Stated exercise:
Please revise the stretch from "Budget and School" through "improve reading instruction." in the Pennsylvania budget statement below, putting "focused steps" in place of "targeted measures".
** BEGIN Passage provided **
Budget and School Code Accomplish Priorities Teach Plus Teacher Leaders Advocated For
June 8, 2022, Harrisburg, PA ―Teach Plus Pennsylvania today issued the following statement in response to the Pennsylvania General Assembly’s recently approved 2022-23 budget package, which includes historic investments in education and targeted measures to address teacher shortages, diversify the educator workforce, and improve reading instruction.
“This year’s budget represents a sizable down payment toward closing the $4.6 billion adequacy gap in school funding and meeting the needs of the 100 most underresourced school districts, while also addressing critical priorities Teach Plus teachers have brought to policymakers,” said Laura Boyce, Teach Plus Pennsylvania Executive Director. “While much work remains to make our school funding system both adequate and equitable, grow and diversify the educator workforce, and meet the needs of our youngest learners, we are encouraged that the legislature took advantage of a historic surplus to pass the largest increase in education funding in Pennsylvania history.”
** END Passage provided **
** BEGIN Data **
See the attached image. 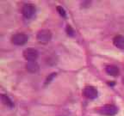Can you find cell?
Here are the masks:
<instances>
[{
    "mask_svg": "<svg viewBox=\"0 0 124 116\" xmlns=\"http://www.w3.org/2000/svg\"><path fill=\"white\" fill-rule=\"evenodd\" d=\"M28 41H29V36L23 33L16 34L11 38V42L16 46H23V45L26 44Z\"/></svg>",
    "mask_w": 124,
    "mask_h": 116,
    "instance_id": "7a4b0ae2",
    "label": "cell"
},
{
    "mask_svg": "<svg viewBox=\"0 0 124 116\" xmlns=\"http://www.w3.org/2000/svg\"><path fill=\"white\" fill-rule=\"evenodd\" d=\"M83 95L87 99H95L97 97V89L93 86H87L84 89Z\"/></svg>",
    "mask_w": 124,
    "mask_h": 116,
    "instance_id": "8992f818",
    "label": "cell"
},
{
    "mask_svg": "<svg viewBox=\"0 0 124 116\" xmlns=\"http://www.w3.org/2000/svg\"><path fill=\"white\" fill-rule=\"evenodd\" d=\"M37 41L40 43L42 44H46V43L49 42L52 39V33L48 29H41L37 33L36 35Z\"/></svg>",
    "mask_w": 124,
    "mask_h": 116,
    "instance_id": "6da1fadb",
    "label": "cell"
},
{
    "mask_svg": "<svg viewBox=\"0 0 124 116\" xmlns=\"http://www.w3.org/2000/svg\"><path fill=\"white\" fill-rule=\"evenodd\" d=\"M36 11V9H35V5L32 4H24L22 9V14L25 18L29 19V18L33 17Z\"/></svg>",
    "mask_w": 124,
    "mask_h": 116,
    "instance_id": "3957f363",
    "label": "cell"
},
{
    "mask_svg": "<svg viewBox=\"0 0 124 116\" xmlns=\"http://www.w3.org/2000/svg\"><path fill=\"white\" fill-rule=\"evenodd\" d=\"M54 76H56V73H52V75H51L50 77H47V78H46V83H50V82H51V79H52V78L54 77Z\"/></svg>",
    "mask_w": 124,
    "mask_h": 116,
    "instance_id": "4fadbf2b",
    "label": "cell"
},
{
    "mask_svg": "<svg viewBox=\"0 0 124 116\" xmlns=\"http://www.w3.org/2000/svg\"><path fill=\"white\" fill-rule=\"evenodd\" d=\"M26 69L29 72L31 73H35L39 71L40 66L36 61H29L26 64Z\"/></svg>",
    "mask_w": 124,
    "mask_h": 116,
    "instance_id": "52a82bcc",
    "label": "cell"
},
{
    "mask_svg": "<svg viewBox=\"0 0 124 116\" xmlns=\"http://www.w3.org/2000/svg\"><path fill=\"white\" fill-rule=\"evenodd\" d=\"M113 43L115 46L119 49L124 50V36L122 35H116L113 40Z\"/></svg>",
    "mask_w": 124,
    "mask_h": 116,
    "instance_id": "ba28073f",
    "label": "cell"
},
{
    "mask_svg": "<svg viewBox=\"0 0 124 116\" xmlns=\"http://www.w3.org/2000/svg\"><path fill=\"white\" fill-rule=\"evenodd\" d=\"M99 113L105 116H113L117 113V108L114 105L107 104L99 108Z\"/></svg>",
    "mask_w": 124,
    "mask_h": 116,
    "instance_id": "277c9868",
    "label": "cell"
},
{
    "mask_svg": "<svg viewBox=\"0 0 124 116\" xmlns=\"http://www.w3.org/2000/svg\"><path fill=\"white\" fill-rule=\"evenodd\" d=\"M57 11L59 12V14H60L61 16H63V17H66V10L63 9V8L61 7V6H57Z\"/></svg>",
    "mask_w": 124,
    "mask_h": 116,
    "instance_id": "8fae6325",
    "label": "cell"
},
{
    "mask_svg": "<svg viewBox=\"0 0 124 116\" xmlns=\"http://www.w3.org/2000/svg\"><path fill=\"white\" fill-rule=\"evenodd\" d=\"M122 84H123V85H124V77H122Z\"/></svg>",
    "mask_w": 124,
    "mask_h": 116,
    "instance_id": "5bb4252c",
    "label": "cell"
},
{
    "mask_svg": "<svg viewBox=\"0 0 124 116\" xmlns=\"http://www.w3.org/2000/svg\"><path fill=\"white\" fill-rule=\"evenodd\" d=\"M105 71L108 75L116 77L119 75V68L116 65H108L105 68Z\"/></svg>",
    "mask_w": 124,
    "mask_h": 116,
    "instance_id": "9c48e42d",
    "label": "cell"
},
{
    "mask_svg": "<svg viewBox=\"0 0 124 116\" xmlns=\"http://www.w3.org/2000/svg\"><path fill=\"white\" fill-rule=\"evenodd\" d=\"M39 52L35 48H27L23 51V57L28 62L29 61H35L38 58Z\"/></svg>",
    "mask_w": 124,
    "mask_h": 116,
    "instance_id": "5b68a950",
    "label": "cell"
},
{
    "mask_svg": "<svg viewBox=\"0 0 124 116\" xmlns=\"http://www.w3.org/2000/svg\"><path fill=\"white\" fill-rule=\"evenodd\" d=\"M1 100H2V102L4 103L5 106L9 107V108H13V107H14L13 102H12L11 99L8 96V95H4V94L1 95Z\"/></svg>",
    "mask_w": 124,
    "mask_h": 116,
    "instance_id": "30bf717a",
    "label": "cell"
},
{
    "mask_svg": "<svg viewBox=\"0 0 124 116\" xmlns=\"http://www.w3.org/2000/svg\"><path fill=\"white\" fill-rule=\"evenodd\" d=\"M66 31H67V34L70 35H73V30H72V29L71 28V26L70 25H67V27H66Z\"/></svg>",
    "mask_w": 124,
    "mask_h": 116,
    "instance_id": "7c38bea8",
    "label": "cell"
}]
</instances>
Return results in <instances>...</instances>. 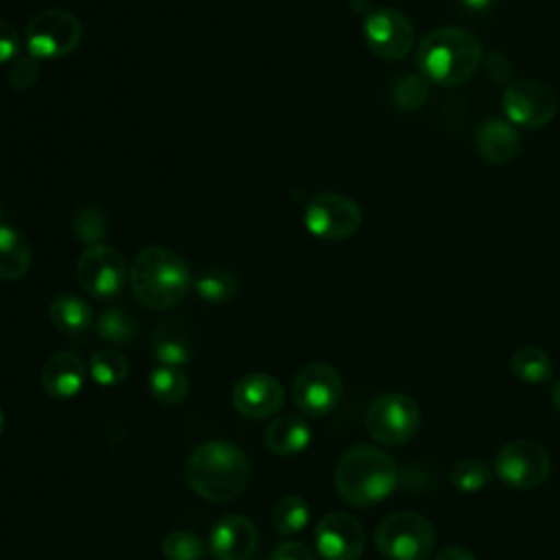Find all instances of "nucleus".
Returning a JSON list of instances; mask_svg holds the SVG:
<instances>
[{"mask_svg": "<svg viewBox=\"0 0 560 560\" xmlns=\"http://www.w3.org/2000/svg\"><path fill=\"white\" fill-rule=\"evenodd\" d=\"M394 103L398 109L402 112H416L429 96V81L422 79L420 74H409L402 77L396 85H394Z\"/></svg>", "mask_w": 560, "mask_h": 560, "instance_id": "nucleus-32", "label": "nucleus"}, {"mask_svg": "<svg viewBox=\"0 0 560 560\" xmlns=\"http://www.w3.org/2000/svg\"><path fill=\"white\" fill-rule=\"evenodd\" d=\"M138 322L122 306H109L96 317V335L109 343H127L136 337Z\"/></svg>", "mask_w": 560, "mask_h": 560, "instance_id": "nucleus-26", "label": "nucleus"}, {"mask_svg": "<svg viewBox=\"0 0 560 560\" xmlns=\"http://www.w3.org/2000/svg\"><path fill=\"white\" fill-rule=\"evenodd\" d=\"M481 68H483V74L488 77V81H492V83H510L512 66H510V59H505L503 55H499V52L486 55L481 59Z\"/></svg>", "mask_w": 560, "mask_h": 560, "instance_id": "nucleus-34", "label": "nucleus"}, {"mask_svg": "<svg viewBox=\"0 0 560 560\" xmlns=\"http://www.w3.org/2000/svg\"><path fill=\"white\" fill-rule=\"evenodd\" d=\"M127 280V262L112 245H90L77 260V282L90 298L109 300L120 293Z\"/></svg>", "mask_w": 560, "mask_h": 560, "instance_id": "nucleus-11", "label": "nucleus"}, {"mask_svg": "<svg viewBox=\"0 0 560 560\" xmlns=\"http://www.w3.org/2000/svg\"><path fill=\"white\" fill-rule=\"evenodd\" d=\"M81 42V22L66 9H44L35 13L24 28V44L35 59L68 57Z\"/></svg>", "mask_w": 560, "mask_h": 560, "instance_id": "nucleus-6", "label": "nucleus"}, {"mask_svg": "<svg viewBox=\"0 0 560 560\" xmlns=\"http://www.w3.org/2000/svg\"><path fill=\"white\" fill-rule=\"evenodd\" d=\"M308 518H311L308 503L298 494L282 497L271 510V523H273L276 532L282 534V536H289V534H295V532L304 529Z\"/></svg>", "mask_w": 560, "mask_h": 560, "instance_id": "nucleus-28", "label": "nucleus"}, {"mask_svg": "<svg viewBox=\"0 0 560 560\" xmlns=\"http://www.w3.org/2000/svg\"><path fill=\"white\" fill-rule=\"evenodd\" d=\"M133 298L153 311H164L184 300L190 287L186 260L168 247H144L136 254L129 269Z\"/></svg>", "mask_w": 560, "mask_h": 560, "instance_id": "nucleus-4", "label": "nucleus"}, {"mask_svg": "<svg viewBox=\"0 0 560 560\" xmlns=\"http://www.w3.org/2000/svg\"><path fill=\"white\" fill-rule=\"evenodd\" d=\"M258 545L256 525L241 514L217 521L210 534V553L217 560H249Z\"/></svg>", "mask_w": 560, "mask_h": 560, "instance_id": "nucleus-16", "label": "nucleus"}, {"mask_svg": "<svg viewBox=\"0 0 560 560\" xmlns=\"http://www.w3.org/2000/svg\"><path fill=\"white\" fill-rule=\"evenodd\" d=\"M374 542L387 560H427L435 547V529L418 512H394L378 523Z\"/></svg>", "mask_w": 560, "mask_h": 560, "instance_id": "nucleus-5", "label": "nucleus"}, {"mask_svg": "<svg viewBox=\"0 0 560 560\" xmlns=\"http://www.w3.org/2000/svg\"><path fill=\"white\" fill-rule=\"evenodd\" d=\"M311 442V427L304 418L295 413H284L273 418L265 427V446L280 457H291L302 453Z\"/></svg>", "mask_w": 560, "mask_h": 560, "instance_id": "nucleus-19", "label": "nucleus"}, {"mask_svg": "<svg viewBox=\"0 0 560 560\" xmlns=\"http://www.w3.org/2000/svg\"><path fill=\"white\" fill-rule=\"evenodd\" d=\"M315 547L324 560H359L365 532L352 514L330 512L315 527Z\"/></svg>", "mask_w": 560, "mask_h": 560, "instance_id": "nucleus-14", "label": "nucleus"}, {"mask_svg": "<svg viewBox=\"0 0 560 560\" xmlns=\"http://www.w3.org/2000/svg\"><path fill=\"white\" fill-rule=\"evenodd\" d=\"M184 475L199 497L221 503L236 499L247 488L252 466L241 446L210 440L188 455Z\"/></svg>", "mask_w": 560, "mask_h": 560, "instance_id": "nucleus-2", "label": "nucleus"}, {"mask_svg": "<svg viewBox=\"0 0 560 560\" xmlns=\"http://www.w3.org/2000/svg\"><path fill=\"white\" fill-rule=\"evenodd\" d=\"M269 560H317V556L304 542L287 540L273 547V551L269 553Z\"/></svg>", "mask_w": 560, "mask_h": 560, "instance_id": "nucleus-36", "label": "nucleus"}, {"mask_svg": "<svg viewBox=\"0 0 560 560\" xmlns=\"http://www.w3.org/2000/svg\"><path fill=\"white\" fill-rule=\"evenodd\" d=\"M147 383L151 396L162 405H179L188 396V376L173 365H155Z\"/></svg>", "mask_w": 560, "mask_h": 560, "instance_id": "nucleus-24", "label": "nucleus"}, {"mask_svg": "<svg viewBox=\"0 0 560 560\" xmlns=\"http://www.w3.org/2000/svg\"><path fill=\"white\" fill-rule=\"evenodd\" d=\"M343 381L337 368L330 363H308L304 365L291 387L295 407L306 416H326L332 411L341 398Z\"/></svg>", "mask_w": 560, "mask_h": 560, "instance_id": "nucleus-13", "label": "nucleus"}, {"mask_svg": "<svg viewBox=\"0 0 560 560\" xmlns=\"http://www.w3.org/2000/svg\"><path fill=\"white\" fill-rule=\"evenodd\" d=\"M435 560H477V558L472 551L464 547H446L435 556Z\"/></svg>", "mask_w": 560, "mask_h": 560, "instance_id": "nucleus-37", "label": "nucleus"}, {"mask_svg": "<svg viewBox=\"0 0 560 560\" xmlns=\"http://www.w3.org/2000/svg\"><path fill=\"white\" fill-rule=\"evenodd\" d=\"M20 35L18 31L0 20V63H11L15 57H20Z\"/></svg>", "mask_w": 560, "mask_h": 560, "instance_id": "nucleus-35", "label": "nucleus"}, {"mask_svg": "<svg viewBox=\"0 0 560 560\" xmlns=\"http://www.w3.org/2000/svg\"><path fill=\"white\" fill-rule=\"evenodd\" d=\"M400 481L396 462L372 444H354L335 468L337 494L357 508L374 505L387 499Z\"/></svg>", "mask_w": 560, "mask_h": 560, "instance_id": "nucleus-3", "label": "nucleus"}, {"mask_svg": "<svg viewBox=\"0 0 560 560\" xmlns=\"http://www.w3.org/2000/svg\"><path fill=\"white\" fill-rule=\"evenodd\" d=\"M39 77V59L33 55H20L9 66V83L15 90H28Z\"/></svg>", "mask_w": 560, "mask_h": 560, "instance_id": "nucleus-33", "label": "nucleus"}, {"mask_svg": "<svg viewBox=\"0 0 560 560\" xmlns=\"http://www.w3.org/2000/svg\"><path fill=\"white\" fill-rule=\"evenodd\" d=\"M70 228H72L74 236L90 247V245H98L105 238V234H107V219H105V214L98 208L81 206L72 214Z\"/></svg>", "mask_w": 560, "mask_h": 560, "instance_id": "nucleus-30", "label": "nucleus"}, {"mask_svg": "<svg viewBox=\"0 0 560 560\" xmlns=\"http://www.w3.org/2000/svg\"><path fill=\"white\" fill-rule=\"evenodd\" d=\"M508 122L518 129H540L558 114V98L549 85L536 79L510 81L501 98Z\"/></svg>", "mask_w": 560, "mask_h": 560, "instance_id": "nucleus-8", "label": "nucleus"}, {"mask_svg": "<svg viewBox=\"0 0 560 560\" xmlns=\"http://www.w3.org/2000/svg\"><path fill=\"white\" fill-rule=\"evenodd\" d=\"M48 319L59 332L68 337H77L92 326L94 313L83 298L74 293H61L50 302Z\"/></svg>", "mask_w": 560, "mask_h": 560, "instance_id": "nucleus-21", "label": "nucleus"}, {"mask_svg": "<svg viewBox=\"0 0 560 560\" xmlns=\"http://www.w3.org/2000/svg\"><path fill=\"white\" fill-rule=\"evenodd\" d=\"M451 486L464 494H472L483 490L490 483V468L486 462L477 459V457H464L459 462H455V466L451 468Z\"/></svg>", "mask_w": 560, "mask_h": 560, "instance_id": "nucleus-29", "label": "nucleus"}, {"mask_svg": "<svg viewBox=\"0 0 560 560\" xmlns=\"http://www.w3.org/2000/svg\"><path fill=\"white\" fill-rule=\"evenodd\" d=\"M365 429L376 442L385 446H400L420 429V407L407 394H381L365 411Z\"/></svg>", "mask_w": 560, "mask_h": 560, "instance_id": "nucleus-7", "label": "nucleus"}, {"mask_svg": "<svg viewBox=\"0 0 560 560\" xmlns=\"http://www.w3.org/2000/svg\"><path fill=\"white\" fill-rule=\"evenodd\" d=\"M0 214H2V212H0ZM0 225H2V223H0Z\"/></svg>", "mask_w": 560, "mask_h": 560, "instance_id": "nucleus-41", "label": "nucleus"}, {"mask_svg": "<svg viewBox=\"0 0 560 560\" xmlns=\"http://www.w3.org/2000/svg\"><path fill=\"white\" fill-rule=\"evenodd\" d=\"M475 144L479 155L486 162L508 164L521 151V133L512 122L501 118H490L479 127L475 136Z\"/></svg>", "mask_w": 560, "mask_h": 560, "instance_id": "nucleus-18", "label": "nucleus"}, {"mask_svg": "<svg viewBox=\"0 0 560 560\" xmlns=\"http://www.w3.org/2000/svg\"><path fill=\"white\" fill-rule=\"evenodd\" d=\"M361 221L357 201L339 192H319L304 208V228L322 241H346L357 234Z\"/></svg>", "mask_w": 560, "mask_h": 560, "instance_id": "nucleus-10", "label": "nucleus"}, {"mask_svg": "<svg viewBox=\"0 0 560 560\" xmlns=\"http://www.w3.org/2000/svg\"><path fill=\"white\" fill-rule=\"evenodd\" d=\"M192 289L201 300L210 304H221L236 295L238 280L225 269H208L192 280Z\"/></svg>", "mask_w": 560, "mask_h": 560, "instance_id": "nucleus-27", "label": "nucleus"}, {"mask_svg": "<svg viewBox=\"0 0 560 560\" xmlns=\"http://www.w3.org/2000/svg\"><path fill=\"white\" fill-rule=\"evenodd\" d=\"M88 372L101 387H116L129 376V361L114 348H101L92 352Z\"/></svg>", "mask_w": 560, "mask_h": 560, "instance_id": "nucleus-25", "label": "nucleus"}, {"mask_svg": "<svg viewBox=\"0 0 560 560\" xmlns=\"http://www.w3.org/2000/svg\"><path fill=\"white\" fill-rule=\"evenodd\" d=\"M2 431H4V416H2V411H0V435H2Z\"/></svg>", "mask_w": 560, "mask_h": 560, "instance_id": "nucleus-40", "label": "nucleus"}, {"mask_svg": "<svg viewBox=\"0 0 560 560\" xmlns=\"http://www.w3.org/2000/svg\"><path fill=\"white\" fill-rule=\"evenodd\" d=\"M483 59L479 37L459 26H440L427 33L416 48V68L422 79L440 88H457L472 79Z\"/></svg>", "mask_w": 560, "mask_h": 560, "instance_id": "nucleus-1", "label": "nucleus"}, {"mask_svg": "<svg viewBox=\"0 0 560 560\" xmlns=\"http://www.w3.org/2000/svg\"><path fill=\"white\" fill-rule=\"evenodd\" d=\"M494 472L514 490H534L549 477L551 457L547 448L534 440H514L499 448Z\"/></svg>", "mask_w": 560, "mask_h": 560, "instance_id": "nucleus-9", "label": "nucleus"}, {"mask_svg": "<svg viewBox=\"0 0 560 560\" xmlns=\"http://www.w3.org/2000/svg\"><path fill=\"white\" fill-rule=\"evenodd\" d=\"M151 352L162 365H186L192 354V335L175 319L162 322L151 335Z\"/></svg>", "mask_w": 560, "mask_h": 560, "instance_id": "nucleus-20", "label": "nucleus"}, {"mask_svg": "<svg viewBox=\"0 0 560 560\" xmlns=\"http://www.w3.org/2000/svg\"><path fill=\"white\" fill-rule=\"evenodd\" d=\"M365 46L383 61L402 59L416 42V31L409 18L394 7L370 9L363 20Z\"/></svg>", "mask_w": 560, "mask_h": 560, "instance_id": "nucleus-12", "label": "nucleus"}, {"mask_svg": "<svg viewBox=\"0 0 560 560\" xmlns=\"http://www.w3.org/2000/svg\"><path fill=\"white\" fill-rule=\"evenodd\" d=\"M551 402H553L556 411L560 413V378L553 383V389H551Z\"/></svg>", "mask_w": 560, "mask_h": 560, "instance_id": "nucleus-39", "label": "nucleus"}, {"mask_svg": "<svg viewBox=\"0 0 560 560\" xmlns=\"http://www.w3.org/2000/svg\"><path fill=\"white\" fill-rule=\"evenodd\" d=\"M28 267L31 245L26 236L11 225H0V280H20Z\"/></svg>", "mask_w": 560, "mask_h": 560, "instance_id": "nucleus-22", "label": "nucleus"}, {"mask_svg": "<svg viewBox=\"0 0 560 560\" xmlns=\"http://www.w3.org/2000/svg\"><path fill=\"white\" fill-rule=\"evenodd\" d=\"M284 402L282 383L265 372H252L241 376L232 387L234 409L249 420H262L273 416Z\"/></svg>", "mask_w": 560, "mask_h": 560, "instance_id": "nucleus-15", "label": "nucleus"}, {"mask_svg": "<svg viewBox=\"0 0 560 560\" xmlns=\"http://www.w3.org/2000/svg\"><path fill=\"white\" fill-rule=\"evenodd\" d=\"M512 372L518 381L529 383V385H540L547 383L553 374V363L549 354L538 348V346H521L514 350L510 359Z\"/></svg>", "mask_w": 560, "mask_h": 560, "instance_id": "nucleus-23", "label": "nucleus"}, {"mask_svg": "<svg viewBox=\"0 0 560 560\" xmlns=\"http://www.w3.org/2000/svg\"><path fill=\"white\" fill-rule=\"evenodd\" d=\"M462 4V9L470 11V13H486L494 7L497 0H457Z\"/></svg>", "mask_w": 560, "mask_h": 560, "instance_id": "nucleus-38", "label": "nucleus"}, {"mask_svg": "<svg viewBox=\"0 0 560 560\" xmlns=\"http://www.w3.org/2000/svg\"><path fill=\"white\" fill-rule=\"evenodd\" d=\"M85 381V365L74 352H55L46 359L39 372L42 389L55 398L66 400L81 392Z\"/></svg>", "mask_w": 560, "mask_h": 560, "instance_id": "nucleus-17", "label": "nucleus"}, {"mask_svg": "<svg viewBox=\"0 0 560 560\" xmlns=\"http://www.w3.org/2000/svg\"><path fill=\"white\" fill-rule=\"evenodd\" d=\"M162 553L166 560H203L206 547L192 532L175 529L164 536Z\"/></svg>", "mask_w": 560, "mask_h": 560, "instance_id": "nucleus-31", "label": "nucleus"}]
</instances>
** END Data **
Exercise response:
Budget and School Code Accomplish Priorities Teach Plus Teacher Leaders Advocated For
June 8, 2022, Harrisburg, PA ―Teach Plus Pennsylvania today issued the following statement in response to the Pennsylvania General Assembly’s recently approved 2022-23 budget package, which includes historic investments in education and focused steps to address teacher shortages, diversify the educator workforce, and improve reading instruction.